Court Opinion

ID: 9849242
Source: CourtListenerOpinion
Date Created: 2023-09-24 04:36:42.772459+00
Date Added: 2024-06-11T09:19:08.732901
License: Public Domain

Judge BECTON
concurring in the result.
Although I do not agree with the position taken in the majority opinion, I nevertheless concur in the result reached. First, I am not convinced that State v. Brown, 308 N.C. 181, 301 S.E. 2d 89 (1983) was wrongly decided. Because of human frailties and limitations, the guilty are sometimes freed and the innocent are sometimes convicted. Thus, implicit in our criminal justice system is the social contract notion that in exchange for our inability to discover the “absolute” truth, we assure criminal defendants that we will provide them as fair a trial as humanly possible. And so the balance won’t be further skewed by whatever inherent advan*17tage the State may have, we give criminal defendants certain procedural rights, we place the burden of proof on the State, and we give the defendant an absolute right not to testify or present a defense. Had Brown been decided differently, defendants would be pressured to take the stand in many instances to explain their insolubly ambiguous statements or testify that their allegedly criminal acts resulted from negligence or accident. This the law does not require.

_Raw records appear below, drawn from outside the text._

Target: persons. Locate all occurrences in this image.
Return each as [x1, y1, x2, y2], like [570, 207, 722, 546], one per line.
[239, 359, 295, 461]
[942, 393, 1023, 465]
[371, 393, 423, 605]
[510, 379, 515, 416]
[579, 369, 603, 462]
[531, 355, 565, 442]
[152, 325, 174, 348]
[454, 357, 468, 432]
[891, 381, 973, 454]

Second, while Brown may be distinguishable from the case at bar when one considers wilfulness or intent necessary for a conviction in Brown, I believe it to be a distinction without a difference on the facts of this case. Defendant’s extrajudicial confession cannot be used absent either (1) independent evidence of the corpus delicti, or (2) both independent evidence of the trustworthiness of the confession and a showing of criminality on the part of the defendant.
The State’s proof regarding the location of the accident and the fact that defendant’s father came to the scene with defendant is not determinative. State v. Franklin, 308 N.C. 682, 693, 304 S.E. 2d 579, 586 (1983), requires more than “proof of facts and circumstances which add credibility to the confession and generate a belief in its trustworthiness.” Franklin states that in addition there must be “independent proof of death, injury, or damage, as the case may require, by criminal means . . . [before] [elements of the offense may ... be proved through the statements of the accused.” Id. The fact that the accident happened farther down Stradley Mountain Road from where (if you use defendant’s confession) defendant had attended a party in no way enhances the trustworthiness of defendant’s confession as to driving the car. Further, the presence of defendant’s father at the scene is not independent evidence of the corpus delicti or of defendant’s criminality. It only shows that defendant knew or learned of the accident and went to the scene with his father.
Had Mr. Hall been able to identify defendant as the person who ran from the car, or had one of the presumably several people at the party farther up Stradley Mountain Road testified that defendant left the party driving the car shortly before it overturned, defendant’s conviction could have been sustained. On the facts of this case, the State failed to carry its burden or to estab*18lish that this case is sufficiently distinguishable from Brown to permit me to uphold defendant’s conviction.